А  Б  В  Г  Д  Е  Ж  З  И  Й  К  Л  М  Н  О  П  Р  С  Т  У  Ф  Х  Ц  Ч  Ш  Щ  Э  Ю  Я  AZ

 

Ее гардероб был погружен на великое множество подвод и отправлен заранее. Вдоль всего ее пути стояли толпы зевак. Теперь, когда герцогиня уезжала, настроение смягчилось, и ей вслед неслись добродушные шутки. Ее казначей и раздатчики милостыни не поскупились, и приветственные возгласы звучали почти что сердечно.
И Иоганн-Якоб Мозер стоял на ее пути вместе с женой. Он расчувствовался.
– Итак, она уезжает, – сказал он жене. – Боится, что не устоит от соблазна. И предпочитает бежать. Великий боже, благодарю тебя, что ты дал мне силу и крепость и обуздал мою кровь. – И он крепче сжал руку жены.

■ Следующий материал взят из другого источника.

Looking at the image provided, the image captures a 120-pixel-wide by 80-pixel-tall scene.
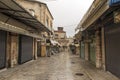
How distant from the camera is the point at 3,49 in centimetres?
1340

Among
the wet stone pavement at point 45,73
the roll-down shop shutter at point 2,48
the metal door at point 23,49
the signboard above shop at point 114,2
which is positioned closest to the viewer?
the signboard above shop at point 114,2

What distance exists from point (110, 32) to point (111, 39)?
0.47m

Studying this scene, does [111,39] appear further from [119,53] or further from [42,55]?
[42,55]

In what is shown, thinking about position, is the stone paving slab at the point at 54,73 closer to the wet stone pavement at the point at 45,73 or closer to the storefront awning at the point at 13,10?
the wet stone pavement at the point at 45,73

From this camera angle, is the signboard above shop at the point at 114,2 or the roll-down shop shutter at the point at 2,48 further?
the roll-down shop shutter at the point at 2,48

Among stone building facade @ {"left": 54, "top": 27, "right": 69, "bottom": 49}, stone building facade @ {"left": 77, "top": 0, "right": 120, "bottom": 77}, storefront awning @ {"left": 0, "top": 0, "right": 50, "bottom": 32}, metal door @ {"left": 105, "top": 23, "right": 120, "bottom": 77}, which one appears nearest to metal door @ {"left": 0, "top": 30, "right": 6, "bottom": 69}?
storefront awning @ {"left": 0, "top": 0, "right": 50, "bottom": 32}

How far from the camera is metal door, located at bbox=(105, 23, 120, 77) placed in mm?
10453

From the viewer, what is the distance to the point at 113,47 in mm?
11305

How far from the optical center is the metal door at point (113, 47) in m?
10.5

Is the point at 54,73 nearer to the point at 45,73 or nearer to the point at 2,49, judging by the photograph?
the point at 45,73

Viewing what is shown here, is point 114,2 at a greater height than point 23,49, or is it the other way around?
point 114,2

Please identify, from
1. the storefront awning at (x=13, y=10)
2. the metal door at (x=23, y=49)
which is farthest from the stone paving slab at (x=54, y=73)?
the storefront awning at (x=13, y=10)

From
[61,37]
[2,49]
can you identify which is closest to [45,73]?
[2,49]

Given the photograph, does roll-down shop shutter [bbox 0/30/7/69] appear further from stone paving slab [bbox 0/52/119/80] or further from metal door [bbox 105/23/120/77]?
metal door [bbox 105/23/120/77]
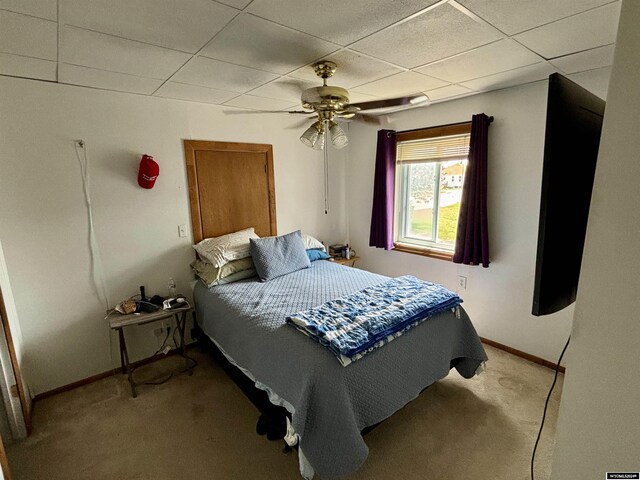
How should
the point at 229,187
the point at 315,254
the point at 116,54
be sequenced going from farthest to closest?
the point at 315,254 < the point at 229,187 < the point at 116,54

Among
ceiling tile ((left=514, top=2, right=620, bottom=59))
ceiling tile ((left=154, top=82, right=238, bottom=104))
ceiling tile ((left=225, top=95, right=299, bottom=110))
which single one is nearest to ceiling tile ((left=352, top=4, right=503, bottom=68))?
ceiling tile ((left=514, top=2, right=620, bottom=59))

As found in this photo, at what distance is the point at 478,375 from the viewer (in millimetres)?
2549

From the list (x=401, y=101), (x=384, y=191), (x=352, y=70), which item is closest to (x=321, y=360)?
(x=401, y=101)

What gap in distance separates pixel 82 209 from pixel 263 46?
6.26 ft

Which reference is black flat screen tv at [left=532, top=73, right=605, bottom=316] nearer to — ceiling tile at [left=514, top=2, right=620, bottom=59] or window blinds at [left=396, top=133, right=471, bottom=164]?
ceiling tile at [left=514, top=2, right=620, bottom=59]

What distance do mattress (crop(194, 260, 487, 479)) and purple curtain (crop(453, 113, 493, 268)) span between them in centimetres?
90

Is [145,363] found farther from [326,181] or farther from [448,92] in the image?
[448,92]

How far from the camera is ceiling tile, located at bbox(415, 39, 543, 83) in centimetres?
183

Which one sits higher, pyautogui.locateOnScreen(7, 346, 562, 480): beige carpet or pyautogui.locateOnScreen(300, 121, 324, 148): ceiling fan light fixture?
pyautogui.locateOnScreen(300, 121, 324, 148): ceiling fan light fixture

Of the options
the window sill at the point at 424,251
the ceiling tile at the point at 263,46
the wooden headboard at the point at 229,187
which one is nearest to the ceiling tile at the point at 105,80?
the wooden headboard at the point at 229,187

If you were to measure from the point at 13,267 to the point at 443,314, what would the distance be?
3.06 meters

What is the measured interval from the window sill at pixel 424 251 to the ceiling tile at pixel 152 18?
9.20 feet

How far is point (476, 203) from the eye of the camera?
2854 mm

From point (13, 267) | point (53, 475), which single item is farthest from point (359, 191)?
point (53, 475)
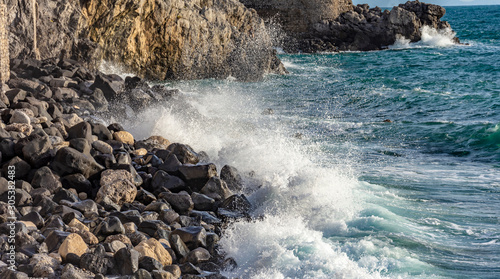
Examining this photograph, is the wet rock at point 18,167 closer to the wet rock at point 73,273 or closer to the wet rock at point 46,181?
the wet rock at point 46,181

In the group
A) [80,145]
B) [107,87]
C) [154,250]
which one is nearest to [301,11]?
[107,87]

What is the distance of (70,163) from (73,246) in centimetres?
172

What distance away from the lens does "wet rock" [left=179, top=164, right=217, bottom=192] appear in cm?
569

Перед тем как ее карета тронулась, к дверце подошел проститься кособокий, невзрачный, неряшливый герцог-регент. «Я-то думал, что мне придется изгонять дьявола, – усмехнулся он про себя, – на деле же оказывается, что у меня из дому вылетает гогочущая гусыня». А Мария-Августа думала с насмешливым превосходством: «Все те, что остаются, друг друга стоят. Осел осла погоняет». И пастельно нежное личико из-под гигантской черной шляпы с любезной насмешкой улыбалось старому вояке, который захлопнул дверцу, отдал честь и ухмыльнулся с непривычной для себя приветливостью.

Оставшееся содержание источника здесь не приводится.